ClustrixDB implements fast backup and restore as a binary backup mechanism which works at the row level. Each ClustrixDB node sends its data directly to the FTP backup target in parallel, eliminating bottlenecks and allowing backup speed to scale with cluster size. Similarly for restore, the initiating node coordinates with other participating nodes in parallel to read from the dump file and restore replicas.
ClustrixDB also supports SFTP with password-base authentication.
For more information see ClustrixDB Fast Backup and Restore.
Choosing an FTP Server
- Clustrix recommends using vsftpd running on Linux. This FTP software has undergone the most testing by Clustrix QA and is used by the majority of ClustrixDB users.
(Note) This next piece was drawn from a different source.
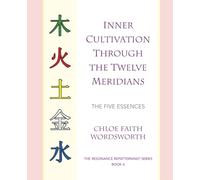Inner Cultivation through the Twelve Meridians (The Resonance Repatterning Series)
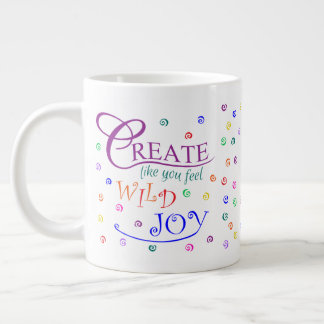 Create Like You Feel Wild Joy Giant Coffee Mug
Configuring the FTP Server
We recommend using a dedicated FTP server for ClustrixDB backup/restore. If that is not feasible we recommend taking steps to ensure the FTP server isn't being used for other operations during the backup/restore process.
- The FTP server should be used on passive mode as ClustrixDB Fast Backup/Restore does not support active mode.
Configure the FTP server to allow many concurrent connections from the Clustrix user account otherwise it is possible to bottleneck the backup/restore.
if using vsftpd, set MaxClients to be >= 3
Provide sufficient I/O and storage capacity. Fast I/O is essential to handle the concurrency of the backup/restore process.
- Using a hardware RAID controller with RAID10 is recommended to increase read and write I/O performance.
- If I/O becomes a bottleneck, the backup/restore will take longer to complete. Since the backup/restore process pins BigC (our garbage collector), if it runs too long it could introduce latencies in the database or cause the disks to become full.
Use 10Gb or bonded 1Gb ethernet connectivity between the FTP server and the Ethernet switch connected to your ClustrixDB nodes in order to achieve maximum network bandwidth.
- Ensure the backup user is chrooted to their home directory.